Listen and watch the full episode here:
Selin: Hi everyone. Welcome to the Purpose Champions Podcast, where we shine a spotlight on those championing social and environmental impact for their stakeholders and communities. In this episode, we talk about the social housing sector, which provides lower-cost rented housing and aims to address quite a few pressing issues, including homelessness, inequalities, poverty, and sustainability. However, research recently conducted by Social Housing magazine in partnership with global accountancy firm Mazars, revealed that nearly 90% of organisations believe that the sector is not doing enough when it comes to demonstrating social value.
So today we're speaking with Jake Boomhauer, who works in central government as a policy lead for Modern Methods of construction. He works across government and alongside stakeholders in the built environment to take forward objectives and policy. Jake is also a board member at Orbit Group and he was recently appointed as the Housing and Communities Advisor to Goodsted. The topic of social housing is close to our hearts at Goodsted, as we've been working with the housing association called Aster Group for the past couple of years, as they have been doing an incredible job of progressing the social value subject and are using our platform to run their colleague and stakeholder volunteering programmes.
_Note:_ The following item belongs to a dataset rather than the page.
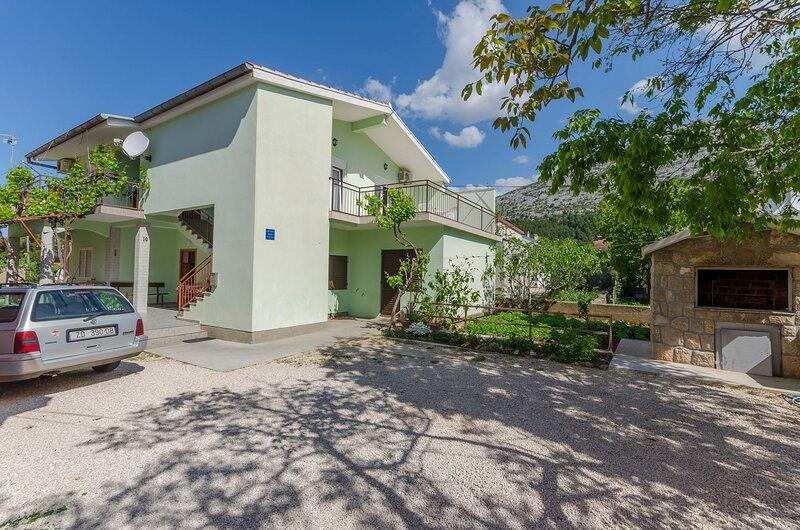 Apartments Sklopina, alquiler vacacional en Starigrad-Paklenica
So when we met Jake this year, we thought it would be great to have him as an advisor in this journey. As we work with more organisations in the sector.
Hi Jake, it's a pleasure to welcome you today to hear your story and your thoughts on why demonstrating social value are so critical for the housing sector.
Jake: Hi Selin. It's really good to be here, so thank you very much for inviting me.
Selin: To start off with, can you tell us a bit more about your experience with the social housing sector and why are you passionate about it?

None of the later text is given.